▸ SET PROBLEM 1:
According to the McCloud episode review, what did Michael Gleason develop the theme of "The Park Avenue Rustlers" into the following season?
▸ SET PROBLEM 2:
Extend the McCloud episode review, picking up right after its final sentence.

▸ TEXT SHOWN:
====
The Park Avenue Rustlers

As part of a pilot program, McCloud is assigned a female partner, and the two go undercover against a big-time auto theft ring.

Chop Shops on the Hoof

“The Park Avenue Rustlers” gives Jack Arnold a slambang opening which then allows an hour of quiet work before the stunning finish. Michael Gleason developed the theme in the following season as “The Colorado Cattle Caper”.

The industrial-strength auto theft drives stolen cars into semi-trailers on the hoof, where they’re chopped down for sale as parts and scrap. McCloud horns in undercover, proposes a Southwest leasing scheme (cp. “Sharks!”), gets recognized by Chris Coughlin at a company cocktail party (“Sam, this is the first time I’ve seen you out of uniform!”), and winds up on the skid of a helicopter “moving diagonally across Manhattan 140 mph.”
====
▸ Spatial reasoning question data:
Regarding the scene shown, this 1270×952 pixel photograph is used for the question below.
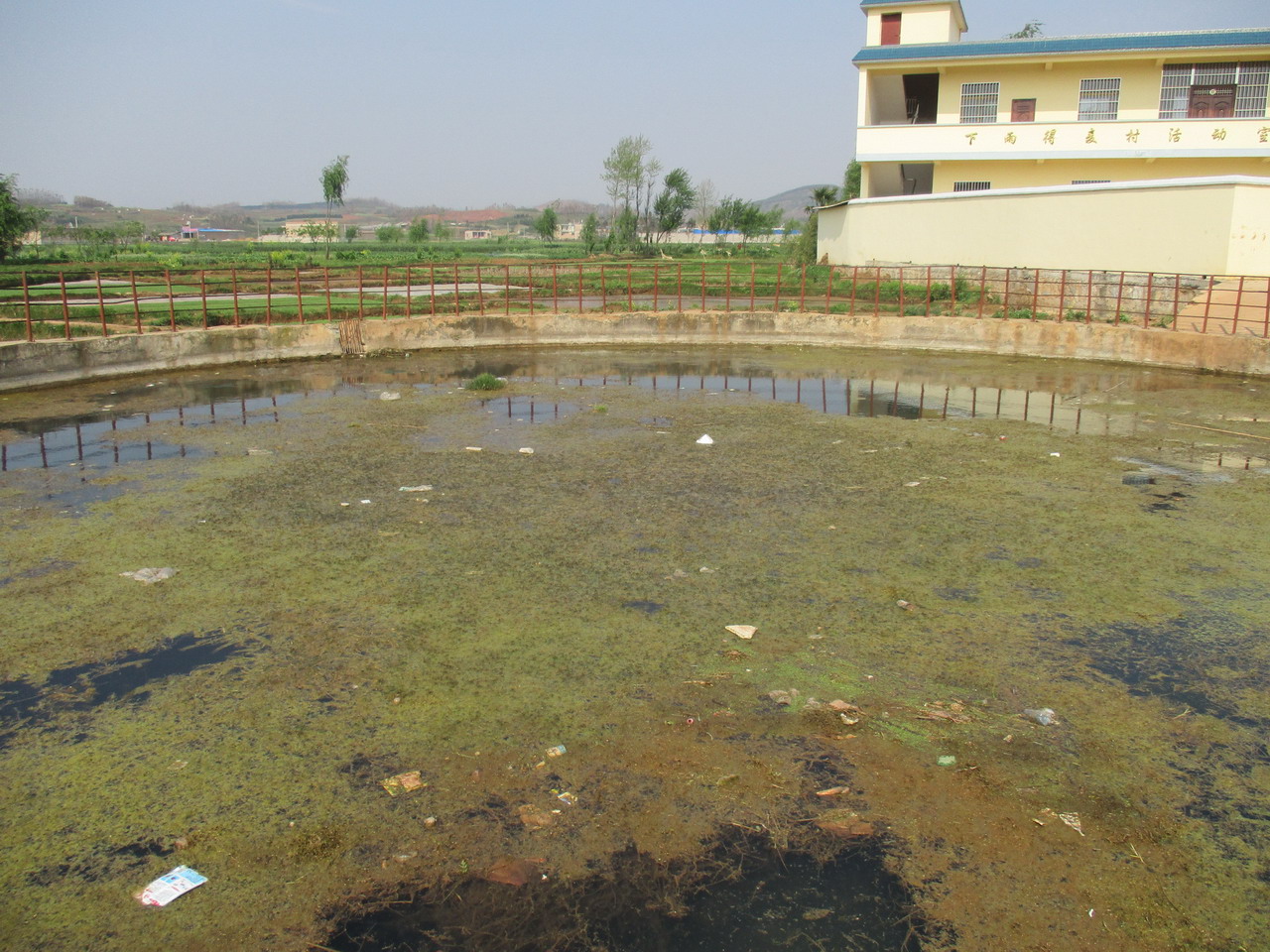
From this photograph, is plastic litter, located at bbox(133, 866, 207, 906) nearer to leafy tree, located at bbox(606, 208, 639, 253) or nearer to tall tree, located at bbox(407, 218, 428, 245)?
leafy tree, located at bbox(606, 208, 639, 253)

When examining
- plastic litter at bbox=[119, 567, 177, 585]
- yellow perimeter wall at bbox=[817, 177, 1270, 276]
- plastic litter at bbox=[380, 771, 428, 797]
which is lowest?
plastic litter at bbox=[380, 771, 428, 797]

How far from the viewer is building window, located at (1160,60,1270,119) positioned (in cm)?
3147

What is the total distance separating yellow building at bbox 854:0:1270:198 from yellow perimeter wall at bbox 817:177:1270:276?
4311mm

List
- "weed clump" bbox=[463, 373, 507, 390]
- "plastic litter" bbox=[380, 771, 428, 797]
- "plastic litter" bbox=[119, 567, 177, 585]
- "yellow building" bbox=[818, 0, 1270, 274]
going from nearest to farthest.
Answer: "plastic litter" bbox=[380, 771, 428, 797] → "plastic litter" bbox=[119, 567, 177, 585] → "weed clump" bbox=[463, 373, 507, 390] → "yellow building" bbox=[818, 0, 1270, 274]

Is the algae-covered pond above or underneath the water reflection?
underneath

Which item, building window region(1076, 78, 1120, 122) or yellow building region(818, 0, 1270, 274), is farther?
building window region(1076, 78, 1120, 122)

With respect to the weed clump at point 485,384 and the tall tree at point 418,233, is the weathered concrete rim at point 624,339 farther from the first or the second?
the tall tree at point 418,233

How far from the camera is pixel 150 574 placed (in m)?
7.49

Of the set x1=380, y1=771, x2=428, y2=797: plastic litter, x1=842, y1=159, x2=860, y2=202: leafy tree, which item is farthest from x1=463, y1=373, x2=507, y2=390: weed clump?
x1=842, y1=159, x2=860, y2=202: leafy tree

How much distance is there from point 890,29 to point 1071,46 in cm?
632

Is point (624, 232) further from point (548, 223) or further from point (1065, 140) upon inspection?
point (1065, 140)

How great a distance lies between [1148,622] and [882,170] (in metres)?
32.1

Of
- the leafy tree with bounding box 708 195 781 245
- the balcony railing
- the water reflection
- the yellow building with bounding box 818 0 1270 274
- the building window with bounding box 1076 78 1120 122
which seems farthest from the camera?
the leafy tree with bounding box 708 195 781 245

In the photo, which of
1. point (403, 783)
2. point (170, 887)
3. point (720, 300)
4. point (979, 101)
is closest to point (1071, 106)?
point (979, 101)
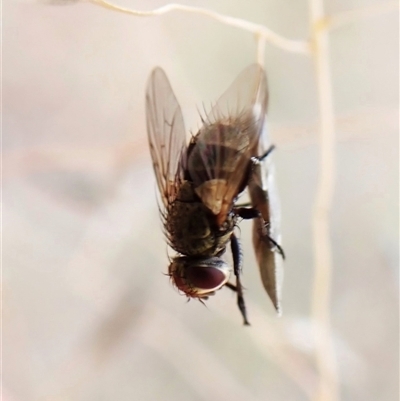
====
▸ ANSWER 1:
"The Colorado Cattle Caper."

▸ ANSWER 2:
The greatest triumph of style is the intricate and subtle weirdness of Eddie Albert and Roddy McDowall as middle management under Lloyd Bochner (J. Bristol & Associates launches a menswear line at that cocktail party, with sports endorsements), and note the resemblance of Bochner in this part with his pinball machine to Cesare Danova in “Shivaree on Delancy Street”.

Ofc. Serino is a prim feminist who nevertheless in the line of duty pretends to be McCloud’s mistress undercover. McCloud’s hotel room is bugged by the boss (the man with the headphones practices card tricks), and the only safe place to whisper is on the bed.

Before the credits, they nearly catch a car thief (with the “si-reen” on), but McCloud swerves to avoid traffic and crashes into a store window full of mannequins.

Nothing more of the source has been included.